Não há como contar a história do futebol brasileiro, e nem da Seleção Brasileira, sem o Botafogo. De nossas cinco Copas do Mundo, em duas – 1958 e 1962 –, a base verde-amarela treinava de branco e preto em General Severiano, ao lado do Casarão onde as mais influentes personalidades cariocas organizavam grandes festas em meados do século passado. Quando vou ao Rio e passo por ali, sempre me impressiona o muro em frente. Os rostos dos ídolos do Botafogo estão grafitados, lado a lado. Dezenas vestiram a camisa da Seleção. Nem me atreveria a citar todos. Deve ser pecado esquecer o nome de alguma lenda.
A história da estrela solitária é tão reluzente que suportou mais de meio século de ostracismo. Depois das glórias até os anos 1960, os botafoguenses viram a Máquina Tricolor das Laranjeiras roubar a cena na década seguinte, o Mengão de Zico ser campeão do mundo nos anos 1980, o Vasco conquistar a América nos 1990 e, grosso modo, um revezamento destes daí por diante. Salvo espasmos como o Brasileirão de 1995, desde Heleno de Freitas, Didi, Zagallo, Garrincha, Quarentinha, Jairzinho, Gérson e Nílton Santos, o Botafogo vem passando por um declínio de relevância, mais ou menos acelerado conforme o período.
A diminuição da massa torcedora, pelo menos na comparação do salto geométrico de rubro-negros e vascaínos, é uma realidade. Verdade que o Vasco de Euricão Miranda parou no tempo e até superou o Botafogo em rebaixamentos: 3 a 2. Mas em termos de massa torcedora, o Vasco continua forte. Se você for ao Rio e perguntar o time de 10 pessoas, metade dirá que é Flamengo e o resto se repartirá em Vasco, Fluminense e Botafogo – nessa ordem. Eis aí outro elemento para o Grêmio colocar as barbas de molho e não subir no salto nessas quartas de final.

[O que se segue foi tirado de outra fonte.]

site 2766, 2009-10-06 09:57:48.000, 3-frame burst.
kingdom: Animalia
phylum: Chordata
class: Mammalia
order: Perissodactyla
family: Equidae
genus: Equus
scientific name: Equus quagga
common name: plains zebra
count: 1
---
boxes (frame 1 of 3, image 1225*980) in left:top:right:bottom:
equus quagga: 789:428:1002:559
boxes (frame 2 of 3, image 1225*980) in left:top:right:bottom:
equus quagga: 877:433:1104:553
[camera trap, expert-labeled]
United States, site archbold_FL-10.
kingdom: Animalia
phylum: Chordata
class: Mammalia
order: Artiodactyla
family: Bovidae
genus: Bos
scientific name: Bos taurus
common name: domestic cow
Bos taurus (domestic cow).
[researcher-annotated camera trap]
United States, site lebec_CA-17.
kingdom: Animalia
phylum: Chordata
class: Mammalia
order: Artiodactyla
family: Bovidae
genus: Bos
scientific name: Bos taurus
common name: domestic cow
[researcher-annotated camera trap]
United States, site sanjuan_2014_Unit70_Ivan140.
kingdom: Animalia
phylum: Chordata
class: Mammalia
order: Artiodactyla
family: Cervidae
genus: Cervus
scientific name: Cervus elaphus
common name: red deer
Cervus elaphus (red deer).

A torcida do Botafogo faz da Libertadores um foco de resistência. Algo do tipo "estamos vivos". A média de público é 34 mil. Contra o Nacional, quinta-feira, bateu em 40 mil – a lotação oficial do Engenhão é 41 mil. A Arena recebeu 38 mil para Grêmio e Godoy Cruz. O número de sócios em dia passou de 13 mil para 31 mil. O presidente Carlos Eduardo Pereira decidiu: o dinheiro de cotas por passagem de fase e nacos da bilheteria é dividido com os jogadores, sob forma de bicho. Contando a Pré-Libertadores, arrecadou R$ 25 milhões nestes dois itens.
O técnico Jair Ventura é filho de Jairzinho. Um emblema clássico: passado e futuro, no mesmo DNA. Os filhos dos jogadores têm sido presença constante em treinos, produzindo um ambiente familiar. As esposas criaram uma confraria. É um momento mágico de um clube que tenta escrever uma página inédita em sua história, algo assim como os bravos de Esparta contra o poderoso mundo persa: ganhar a primeira Libertadores.
Então, convém ao Grêmio colocar as barbas de molho. É muito mais time, tem jogadores infinitamente superiores e empilha gols em qualquer lugar, faça chuva ou sol, mas não se trata só de enfrentar o Botafogo do presente. Duro é se o Botafogo do passado resolver reencarnar justamente agora.